Tonight, Zuko hands him Sokka’s favorite brand of gel pen and a stack of high-quality white paper. They sit at the kitchen island, the aroma of a teak and sandalwood-scented candle filling the air. “I’m going to read some things a few times,” Zuko says. “Can you write them down, word for word, as I go?”

Sokka’s first question is _Why can’t I type_ , but if he could, he knows Zuko would have plopped his laptop in front of Sokka rather than paper. Instead, he asks, “What about punctuation?”

Zuko shrugs. “Whatever you think it should be.”

It’s a weird response from Zuko, of all people, who will sweat over one sentence he’s written in a thirty-page paper for up to _an hour_ because he’s indecisive about where the commas should go, but Sokka rolls with it. “Ready,” he says, pen poised over paper.

Zuko nods, clears his throat, and begins in a slow, steady cadence: “If you let me nestle between your ribs, put down roots and grow like the shooting grasses of fields that do not know the darker acts of metal and men, your body will be my earth and I will make you rich.”

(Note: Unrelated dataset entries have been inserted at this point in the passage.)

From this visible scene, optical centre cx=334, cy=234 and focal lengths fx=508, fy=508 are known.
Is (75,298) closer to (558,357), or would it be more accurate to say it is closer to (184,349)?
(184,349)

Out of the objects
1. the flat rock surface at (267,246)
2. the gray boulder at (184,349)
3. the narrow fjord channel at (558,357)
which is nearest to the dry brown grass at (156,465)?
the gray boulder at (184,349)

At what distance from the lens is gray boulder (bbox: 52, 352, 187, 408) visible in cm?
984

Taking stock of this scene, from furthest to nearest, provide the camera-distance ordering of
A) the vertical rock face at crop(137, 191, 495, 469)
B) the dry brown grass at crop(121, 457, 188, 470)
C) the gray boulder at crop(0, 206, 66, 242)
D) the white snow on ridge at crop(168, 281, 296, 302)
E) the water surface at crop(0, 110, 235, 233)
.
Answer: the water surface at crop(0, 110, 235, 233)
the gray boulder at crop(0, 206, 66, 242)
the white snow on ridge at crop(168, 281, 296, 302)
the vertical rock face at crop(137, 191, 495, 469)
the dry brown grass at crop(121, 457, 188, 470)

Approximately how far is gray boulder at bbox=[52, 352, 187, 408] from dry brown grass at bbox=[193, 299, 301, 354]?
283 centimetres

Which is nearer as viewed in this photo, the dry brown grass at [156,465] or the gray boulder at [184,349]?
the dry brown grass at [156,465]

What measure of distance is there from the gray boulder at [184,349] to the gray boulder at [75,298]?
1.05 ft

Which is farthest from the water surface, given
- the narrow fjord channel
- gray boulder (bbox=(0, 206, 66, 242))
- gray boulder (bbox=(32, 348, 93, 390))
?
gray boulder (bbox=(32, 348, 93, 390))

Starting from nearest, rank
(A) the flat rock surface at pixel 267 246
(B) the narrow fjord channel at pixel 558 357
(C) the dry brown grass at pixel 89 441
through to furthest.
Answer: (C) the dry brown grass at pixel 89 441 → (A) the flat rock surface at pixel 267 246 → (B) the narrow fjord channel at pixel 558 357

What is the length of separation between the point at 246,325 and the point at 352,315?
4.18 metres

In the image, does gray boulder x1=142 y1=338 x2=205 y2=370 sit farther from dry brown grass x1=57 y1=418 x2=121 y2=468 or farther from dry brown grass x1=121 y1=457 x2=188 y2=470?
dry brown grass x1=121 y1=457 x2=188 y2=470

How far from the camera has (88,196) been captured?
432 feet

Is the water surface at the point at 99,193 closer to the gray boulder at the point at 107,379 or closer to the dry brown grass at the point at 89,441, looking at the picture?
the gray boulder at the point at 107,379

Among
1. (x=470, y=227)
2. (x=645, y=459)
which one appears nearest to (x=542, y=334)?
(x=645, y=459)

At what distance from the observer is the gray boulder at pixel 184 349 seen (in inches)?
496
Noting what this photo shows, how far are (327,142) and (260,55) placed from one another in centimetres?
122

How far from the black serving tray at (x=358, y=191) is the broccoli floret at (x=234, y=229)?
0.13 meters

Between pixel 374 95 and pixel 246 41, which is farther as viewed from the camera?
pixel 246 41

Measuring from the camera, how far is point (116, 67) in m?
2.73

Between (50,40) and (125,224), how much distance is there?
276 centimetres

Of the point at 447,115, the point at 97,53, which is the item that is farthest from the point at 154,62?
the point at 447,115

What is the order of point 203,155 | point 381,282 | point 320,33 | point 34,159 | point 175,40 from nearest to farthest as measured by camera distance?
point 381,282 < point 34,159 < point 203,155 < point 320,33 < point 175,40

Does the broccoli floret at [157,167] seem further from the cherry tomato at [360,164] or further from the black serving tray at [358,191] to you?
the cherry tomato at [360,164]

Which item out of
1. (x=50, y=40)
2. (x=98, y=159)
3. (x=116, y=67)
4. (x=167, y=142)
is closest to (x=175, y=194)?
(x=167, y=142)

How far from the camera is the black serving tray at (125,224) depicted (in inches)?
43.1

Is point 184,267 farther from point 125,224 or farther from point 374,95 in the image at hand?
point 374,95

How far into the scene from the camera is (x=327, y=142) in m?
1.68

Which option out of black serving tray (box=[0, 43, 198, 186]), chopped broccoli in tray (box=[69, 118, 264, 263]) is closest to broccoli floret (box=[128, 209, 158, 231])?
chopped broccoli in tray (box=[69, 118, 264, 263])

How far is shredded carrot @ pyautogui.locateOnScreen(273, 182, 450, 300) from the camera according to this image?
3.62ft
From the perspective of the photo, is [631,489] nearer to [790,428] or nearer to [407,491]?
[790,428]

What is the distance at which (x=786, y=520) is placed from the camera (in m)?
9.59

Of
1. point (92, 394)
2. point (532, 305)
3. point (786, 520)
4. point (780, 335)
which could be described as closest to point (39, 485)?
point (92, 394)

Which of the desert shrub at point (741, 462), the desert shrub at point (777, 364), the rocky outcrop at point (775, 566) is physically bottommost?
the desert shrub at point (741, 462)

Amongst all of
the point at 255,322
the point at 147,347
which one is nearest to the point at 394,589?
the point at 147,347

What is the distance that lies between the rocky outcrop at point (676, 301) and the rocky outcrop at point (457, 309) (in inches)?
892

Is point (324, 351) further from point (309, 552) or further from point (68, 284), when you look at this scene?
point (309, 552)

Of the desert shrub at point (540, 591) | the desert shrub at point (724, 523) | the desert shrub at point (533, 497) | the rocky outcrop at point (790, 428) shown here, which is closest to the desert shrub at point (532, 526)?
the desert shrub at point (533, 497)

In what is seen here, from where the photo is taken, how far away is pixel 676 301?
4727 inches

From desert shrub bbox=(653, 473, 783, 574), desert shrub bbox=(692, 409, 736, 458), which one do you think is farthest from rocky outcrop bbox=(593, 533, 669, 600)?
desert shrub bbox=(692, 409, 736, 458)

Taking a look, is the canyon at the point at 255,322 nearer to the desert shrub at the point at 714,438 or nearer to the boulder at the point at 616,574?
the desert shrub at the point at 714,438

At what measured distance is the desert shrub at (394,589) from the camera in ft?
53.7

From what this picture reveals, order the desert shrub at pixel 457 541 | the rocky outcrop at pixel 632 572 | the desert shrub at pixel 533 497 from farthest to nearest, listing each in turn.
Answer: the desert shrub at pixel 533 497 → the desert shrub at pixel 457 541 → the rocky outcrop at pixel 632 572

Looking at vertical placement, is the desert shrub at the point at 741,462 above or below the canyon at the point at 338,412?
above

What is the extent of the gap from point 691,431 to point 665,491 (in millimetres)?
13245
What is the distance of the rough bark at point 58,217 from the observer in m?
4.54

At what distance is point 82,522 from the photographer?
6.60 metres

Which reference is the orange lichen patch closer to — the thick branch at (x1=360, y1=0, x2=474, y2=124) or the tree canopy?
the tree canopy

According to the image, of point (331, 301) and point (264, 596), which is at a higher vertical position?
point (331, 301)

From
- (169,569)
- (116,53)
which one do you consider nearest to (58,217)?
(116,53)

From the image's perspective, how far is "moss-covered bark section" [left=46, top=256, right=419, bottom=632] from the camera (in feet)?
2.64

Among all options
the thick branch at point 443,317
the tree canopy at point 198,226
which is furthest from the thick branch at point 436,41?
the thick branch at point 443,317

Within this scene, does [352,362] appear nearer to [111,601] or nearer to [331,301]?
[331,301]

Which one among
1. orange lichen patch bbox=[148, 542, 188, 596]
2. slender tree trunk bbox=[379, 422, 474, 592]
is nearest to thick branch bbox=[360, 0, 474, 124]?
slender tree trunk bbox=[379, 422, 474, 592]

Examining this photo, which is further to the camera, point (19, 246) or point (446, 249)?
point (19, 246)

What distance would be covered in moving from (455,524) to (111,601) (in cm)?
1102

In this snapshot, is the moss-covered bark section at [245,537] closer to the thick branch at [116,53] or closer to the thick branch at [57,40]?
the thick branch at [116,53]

Sokka sticks out his tongue, concentrating on remembering the words—even when Zuko speaks slowly, Sokka can’t write that fast without it being illegible—but it’s hard to keep focus when he can feel Zuko’s eyes _fixed_ on him. “… be my earth,” Sokka echoes, when he’s uncertain at the end, “and I will make you rich?”

“Yes.”

In total, there are five passages of about the same length, and once Zuko finishes the fifth, he reads them all again twice more. Sokka’s hand is a bit sore by the end of it—he spends more time typing than writing, these days, and he hardly ever writes in longhand anymore—but the ache means nothing to him as Zuko shuffles through the sheets now covered in Sokka’s words and a glowing, contented smile spreads across his face. “Thanks, boo,” he says, kissing Sokka’s forehead.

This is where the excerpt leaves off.